Пьеса с ее моралью «Всяк сверчок знай свой шесток» явно была ориентирована на вкусы Коцебу. Однако она заключала в себе и более глубокий смысл. В ней ставилась проблема самопознания и самообмана. Вильмзен, вознамерившийся зарабатывать на жизнь искусством, становится посмешищем, переоценив масштабы собственного таланта. «Великое бесчинство даже от умеренного занятия искусством, — напишет Гофман с своем более позднем рассказе „Артуров двор“ (1815), — возникает вследствие того, что многие принимают сильное внешнее побуждение за истинное внутреннее призвание к искусству». Жертвой подобного рода самообмана и становится Вильмзен. Но почему именно сейчас, будучи в «изгнании» в Плоцке, Гофман поднимает эту тему?

Мысль связать свою жизнь с искусством часто посещала его — в том числе и в Плоцке. Видимо, он хотел сам себя предостеречь от подобных амбиций, выставив в смешном свете Вильмзена, который — вместо него самого — попытался реализовать эти амбиции на деле. Сомнения правительственного советника в собственном художественном таланте воплотились в инсценировке художественного самообмана бравого бухгалтера.

Подобная проблематика часто встречается в творчестве Гофмана. В «Артуровом дворе», где купеческий ученик также почувствовал вдруг призвание к искусству (правда, с успешным исходом), формулируются условия, при которых художник может быть уверен в собственном призвании: «Я полагаю, что, как только пробудятся истинный гений, истинная склонность к искусству, невозможно будет любое иное занятие».

Однако и этим теоретическим положением, призванным укрепить веру в себя, питались сомнения Гофмана. Ибо можно рассуждать и в обратном порядке: если наряду с искусством занимаешься и другой профессией, как это делал большую часть своей жизни Гофман, то не свидетельствует ли уже одно это об отсутствии истинного «гения»?

Гофман оказался в порочном круге самосомнений: он сомневается, достанет ли ему таланта целиком посвятить свою жизнь искусству, и не решается на это, а поскольку не решается, в самой этой нерешительности находит подтверждение правоты своих сомнений. Придуманный им способ выхода из этого порочного круга заключается в том, чтобы сделать самосомнение вдохновляющей темой художественного творчества. И начинается это с не дошедшей до нас комической пьесы «Премия».

◆ **Записанные сведения**
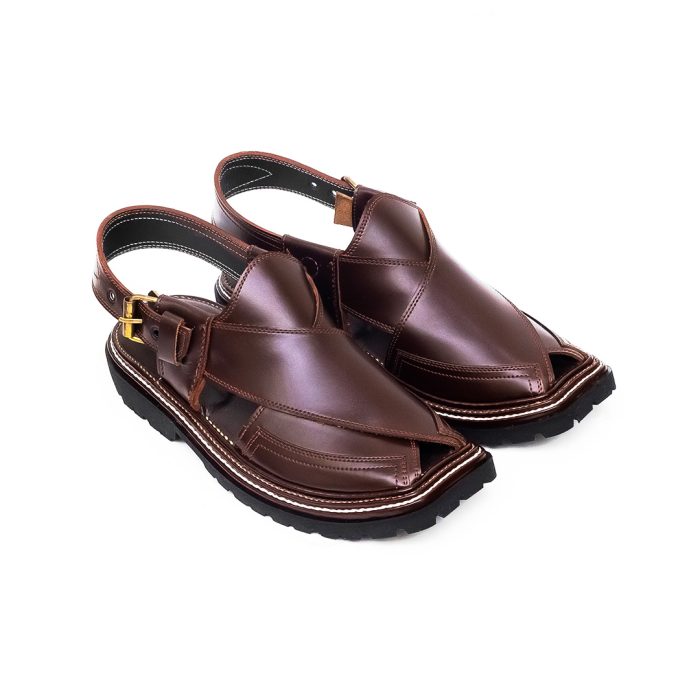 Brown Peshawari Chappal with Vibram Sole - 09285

==

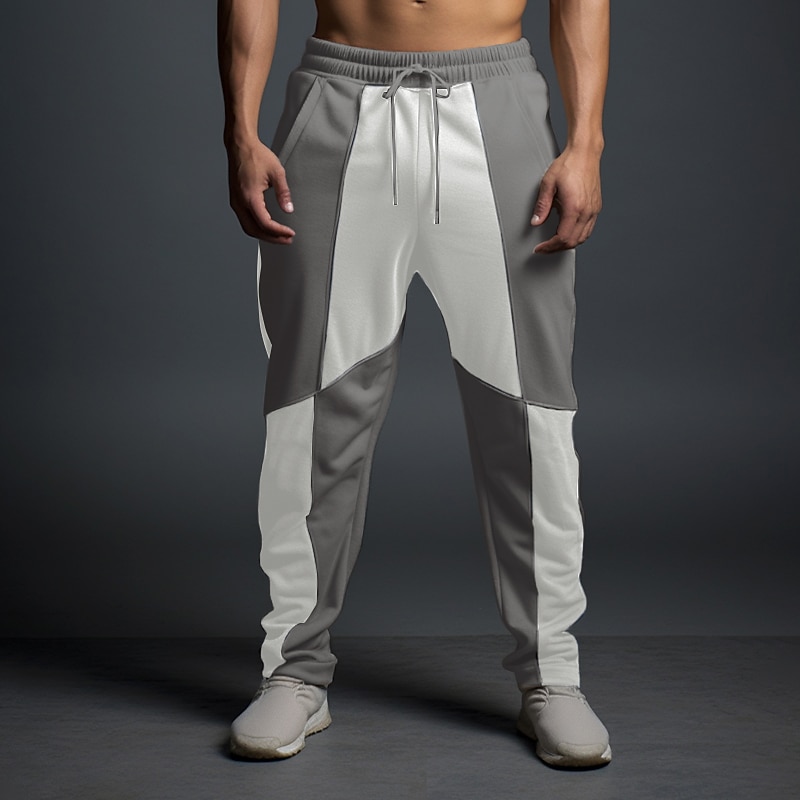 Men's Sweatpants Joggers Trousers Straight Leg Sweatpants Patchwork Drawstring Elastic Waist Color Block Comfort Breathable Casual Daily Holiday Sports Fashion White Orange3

* * *

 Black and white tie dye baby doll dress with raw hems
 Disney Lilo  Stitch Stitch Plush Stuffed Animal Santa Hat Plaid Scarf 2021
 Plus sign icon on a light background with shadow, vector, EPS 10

◆ **Задание A**
Перепишите текст о Гофмане, всё от «Мысль связать свою» и до «самообмана бравого бухгалтера.», заменив «Плоцке» на «Варшаве».
◆ **Задание B**
Продолжите текст о Гофмане и его самосомнениях после последнего предложения.
Эти записи взяты из другого источника.

◆ **Ответ A**
Мысль связать свою жизнь с искусством часто посещала его — в том числе и в Варшаве. Видимо, он хотел сам себя предостеречь от подобных амбиций, выставив в смешном свете Вильмзена, который — вместо него самого — попытался реализовать эти амбиции на деле. Сомнения правительственного советника в собственном художественном таланте воплотились в инсценировке художественного самообмана бравого бухгалтера.

◆ **Ответ B**
Гофман не получил премии за свою комедию, однако Коцебу опубликовал о ней доброжелательный отзыв, в котором писал о наличии комического таланта у автора и желал ему найти издателя. Ободренный этим, Гофман предложил пьесу одному издателю, однако безуспешно. И все же он был не слишком разочарован, поскольку его цель так или иначе оказалась достигнутой: написанное им произведение получило оценку знатока. Именно это и было важно для Гофмана, поскольку в своем сопроводительном письме Коцебу он писал: «Даже если „Премия“ и не получит премию, автору… в высшей степени будет утешительно, если Ваше Высокоблагородие обратит внимание на его неумелый труд, ибо он, уже много лет живя в глуши, лишен возможности слышать авторитетное суждение и, будучи хорошо знаком с демоном себялюбия, пребывает в полном неведении относительно себя самого, отчего и страдает» (22 сентября 1803).

И еще в одном конкурсе Гофман принял участие, живя в то лето 1803 года в Плоцке. Также в «Прямодушном» было опубликовано объявление музыкального издателя Нэгели из Цюриха, в котором тот призывал всех «способных и достойных людей искусства» присылать ему фортепьянные произведения «крупных форм», лучшие из которых будут опубликованы и премированы. В объявлении прямо говорилось: «Кто не овладел в должной мере искусством контрапункта и не является фортепьянным виртуозом, тот едва ли создаст нечто достойное упоминания».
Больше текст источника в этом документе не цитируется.